1) Here's a simpler attack. Somewhere in your code, you will likely have a function that decides whether or not it is acceptable to proceed with the game based on the hash validation solution you described. All a hacker has to do is find where the end of the final validation occurs and force your validation code to always succeed. That is, if you have a function like this in your code:

bool IsContentValid()
{
   // compare the local hash with the hash returned from the https response
   return (0 == memcmp(local_hash, network_hash, sizeof(HASH)));
}

Then it becomes INCREDIBLY EASY for a determined hacker to modify his own EXE to make this code path always succeed. The hacker simply waits for the code to get to the point where it does the final check and replaces the assembly to flip a false bit to true.

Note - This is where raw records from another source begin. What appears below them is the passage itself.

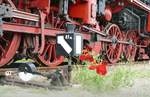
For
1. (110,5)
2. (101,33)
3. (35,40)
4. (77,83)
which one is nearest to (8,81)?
(77,83)

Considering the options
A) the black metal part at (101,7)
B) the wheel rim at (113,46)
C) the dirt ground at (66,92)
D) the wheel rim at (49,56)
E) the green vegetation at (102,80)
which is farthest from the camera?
the wheel rim at (113,46)

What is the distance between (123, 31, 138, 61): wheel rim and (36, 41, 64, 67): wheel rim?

One obvious workaround is to have different variations of this function linked into different areas of the game code and are called periodically during game play. Implement this check with a #define C macro instead of a function. Implement 10 different variations of the code as 10 different macros. Call these macros at 50 different places of the code - such that the hacker will have to find them all (and patch them) in order to succeed. Make it such that if the content is deemed to be invalid, the game behaves buggy. For example, if his content files are invalid, the game player's health and ammo value randomly go to zero such that he's any easy kill!

2) Patching the game more often (every few months), even if there's isn't any reason to other than to generate new hashes of the content and a new layout of the EXE is another protection that buys time. Imagine every month you patch the game and simply update the crypto hashing algorithm and some slight tweaks to the content. The hacker who released the original crack has to start over again. This takes him time and more time to distribute his updated crack if he's successful again.

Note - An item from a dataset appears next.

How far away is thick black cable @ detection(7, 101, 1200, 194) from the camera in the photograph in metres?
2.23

3) I would do both local validation of the content as well as network validation. They should use different hashing algorithms.

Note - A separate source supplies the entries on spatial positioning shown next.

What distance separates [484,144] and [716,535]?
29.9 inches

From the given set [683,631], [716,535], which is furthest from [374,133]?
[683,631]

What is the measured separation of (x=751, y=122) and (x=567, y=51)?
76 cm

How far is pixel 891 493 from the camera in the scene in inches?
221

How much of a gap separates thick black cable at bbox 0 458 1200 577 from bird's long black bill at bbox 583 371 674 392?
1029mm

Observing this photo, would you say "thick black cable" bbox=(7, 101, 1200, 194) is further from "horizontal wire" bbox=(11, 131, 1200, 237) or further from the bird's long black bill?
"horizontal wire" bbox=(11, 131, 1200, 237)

4) Another cheezy hack that buy time: Validate the HASH of the EXE itself as well as the content (both locally and on the network).

5) Use another hash of the content and exe to be a simple crypto key for digitally signing all network messages to the server. You can simply append to the network message: your_simple_fash_hash(content_hash, exe_hash, network_message). The server does the same thing for all received network messages. Implement different versions of this hash/signature code for different network message types. Look at the Murmur hash as a fast hash function example. Now the hacker has to hack the networking code too!

6) Make it hard for the hacker to disassemble your game code using Softice or any other sort of kernel debugger. Any variables used to store content validation hashes (or any crypto keys) should be encrypted as well. One cheezy protection - XOR all important variables with 0xAAAAAAAA (or some other noise) when storing them in RAM. When you need to use these values, XOR them back into a temp var, use them appropraite, then zero out the result as soon as you are done with the computation. In addition to content file hashes, variables for the players health, fuel, and ammo should be treated this way as well.

7) If possible, find a clever way to move important variables around in RAM such that they never persist in the same memory location for the entirety of the game.

Ok, that's a brain dump. More than I like to write for someone that only has 1 reputation point on stackoverflow. I hope it helps.